DIRECTION 1: From the records below, extract every line that contains the string "Query".

___

All of lore.kernel.org
 help / color / mirror / Atom feed
From: "Jiayuan Chen" <jiayuan.chen@linux.dev>
To: "Ido Schimmel" <idosch@nvidia.com>, "David Ahern" <dsahern@kernel.org>
Cc: netdev@vger.kernel.org, dsahern@kernel.org,
	jiayuan.chen@shopee.com,
	syzbot+334190e097a98a1b81bb@syzkaller.appspotmail.com,
	"David S. Miller" <davem@davemloft.net>,
	"Eric Dumazet" <edumazet@google.com>,
	"Jakub Kicinski" <kuba@kernel.org>,
	"Paolo Abeni" <pabeni@redhat.com>,
	"Simon Horman" <horms@kernel.org>,
	"Shuah Khan" <shuah@kernel.org>,
	linux-kernel@vger.kernel.org, linux-kselftest@vger.kernel.org
Subject: Re: [PATCH net v2 1/2] net: ipv6: fix panic when IPv4 route references loopback IPv6 nexthop
Date: Mon, 02 Mar 2026 09:07:34 +0000	[thread overview]
Message-ID: <80cf6abc40af7f2d072bd9c55758849bb05bfa95@linux.dev> (raw)

___

DIRECTION 2: In the email header above, which two people are listed in the To field?

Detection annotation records

___

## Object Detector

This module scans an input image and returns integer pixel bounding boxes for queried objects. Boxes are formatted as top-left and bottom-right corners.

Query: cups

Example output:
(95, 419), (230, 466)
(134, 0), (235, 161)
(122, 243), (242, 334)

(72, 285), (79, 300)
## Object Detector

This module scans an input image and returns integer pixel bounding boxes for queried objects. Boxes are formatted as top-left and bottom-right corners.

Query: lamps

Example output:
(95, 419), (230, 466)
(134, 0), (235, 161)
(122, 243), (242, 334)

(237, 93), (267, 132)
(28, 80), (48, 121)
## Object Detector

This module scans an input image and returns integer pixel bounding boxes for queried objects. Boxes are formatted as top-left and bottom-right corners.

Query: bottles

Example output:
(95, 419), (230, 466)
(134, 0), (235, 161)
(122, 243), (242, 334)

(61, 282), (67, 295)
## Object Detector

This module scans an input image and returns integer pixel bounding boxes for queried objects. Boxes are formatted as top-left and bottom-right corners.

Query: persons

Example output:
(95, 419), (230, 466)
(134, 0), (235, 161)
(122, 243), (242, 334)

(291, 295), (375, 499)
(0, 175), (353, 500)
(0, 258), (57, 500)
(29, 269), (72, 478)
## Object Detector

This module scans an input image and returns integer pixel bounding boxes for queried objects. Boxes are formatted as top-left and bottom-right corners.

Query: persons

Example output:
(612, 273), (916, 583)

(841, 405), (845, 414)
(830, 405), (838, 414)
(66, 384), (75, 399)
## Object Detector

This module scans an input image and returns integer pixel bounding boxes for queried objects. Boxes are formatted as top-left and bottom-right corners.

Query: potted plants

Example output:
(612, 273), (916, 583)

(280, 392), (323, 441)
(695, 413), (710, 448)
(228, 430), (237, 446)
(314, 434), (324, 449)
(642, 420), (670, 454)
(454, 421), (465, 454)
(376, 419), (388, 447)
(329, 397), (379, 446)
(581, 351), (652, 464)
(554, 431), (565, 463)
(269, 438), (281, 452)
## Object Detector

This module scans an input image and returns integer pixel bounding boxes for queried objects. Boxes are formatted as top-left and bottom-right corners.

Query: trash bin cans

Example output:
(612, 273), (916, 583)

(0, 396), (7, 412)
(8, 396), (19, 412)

___

WORKED SOLUTION 1:
Query: cups
Query: lamps
Query: bottles
Query: persons
Query: persons
Query: potted plants
Query: trash bin cans

WORKED SOLUTION 2: Ido Schimmel and David Ahern.